## begin

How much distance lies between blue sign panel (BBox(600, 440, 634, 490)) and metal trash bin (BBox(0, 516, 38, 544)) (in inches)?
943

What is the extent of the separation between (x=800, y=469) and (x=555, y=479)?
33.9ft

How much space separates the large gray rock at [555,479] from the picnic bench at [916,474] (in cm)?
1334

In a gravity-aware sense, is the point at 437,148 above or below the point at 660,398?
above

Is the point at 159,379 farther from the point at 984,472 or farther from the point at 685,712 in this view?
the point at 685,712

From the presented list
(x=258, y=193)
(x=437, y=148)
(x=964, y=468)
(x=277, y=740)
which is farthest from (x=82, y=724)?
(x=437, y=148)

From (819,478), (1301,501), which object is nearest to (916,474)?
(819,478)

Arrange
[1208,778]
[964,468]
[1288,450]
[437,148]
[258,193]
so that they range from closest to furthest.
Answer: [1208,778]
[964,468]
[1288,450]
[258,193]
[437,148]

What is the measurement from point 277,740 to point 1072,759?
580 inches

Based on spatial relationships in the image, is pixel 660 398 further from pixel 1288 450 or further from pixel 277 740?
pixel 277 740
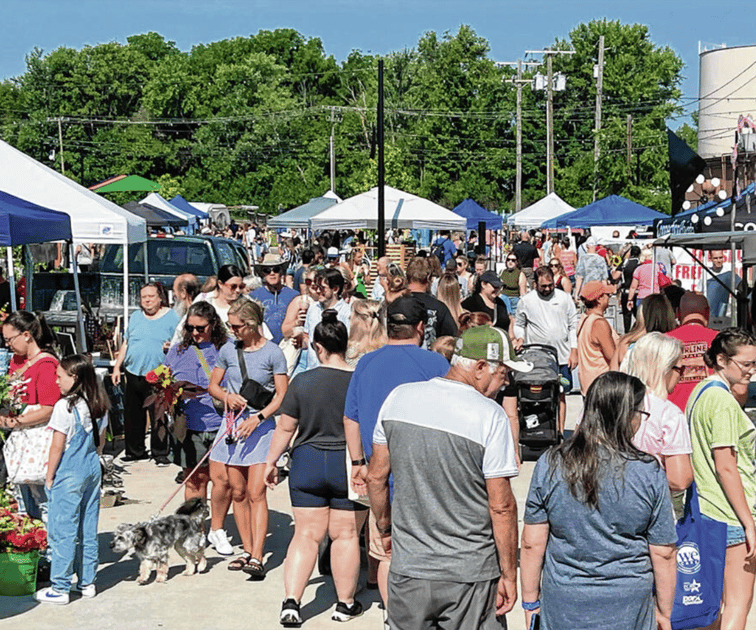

## end

**Given problem**
Copy the entire listing above word for word, leaving out the picture.

**Exercise answer**
How much distance lies between blue sign panel (BBox(600, 440, 634, 490)) and metal trash bin (BBox(0, 516, 38, 544)) (in inches)?
943

What is the extent of the separation between (x=800, y=469) and (x=555, y=479)?
33.9ft

How much space separates the large gray rock at [555,479] from the picnic bench at [916,474] (in cm)?
1334

In a gravity-aware sense, is the point at 437,148 above or below the point at 660,398?
above

Is the point at 159,379 farther from the point at 984,472 or farther from the point at 685,712 in this view?
the point at 685,712

From the presented list
(x=258, y=193)
(x=437, y=148)
(x=964, y=468)
(x=277, y=740)
which is farthest from (x=82, y=724)?
(x=437, y=148)

From (819,478), (1301,501), which object is nearest to (916,474)?
(819,478)

Arrange
[1208,778]
[964,468]
[1288,450]
[437,148]
[258,193]
so that they range from closest to furthest.
Answer: [1208,778]
[964,468]
[1288,450]
[258,193]
[437,148]

What is the measurement from point 277,740 to point 1072,759?
580 inches

Based on spatial relationships in the image, is pixel 660 398 further from pixel 1288 450 or further from pixel 277 740?
pixel 277 740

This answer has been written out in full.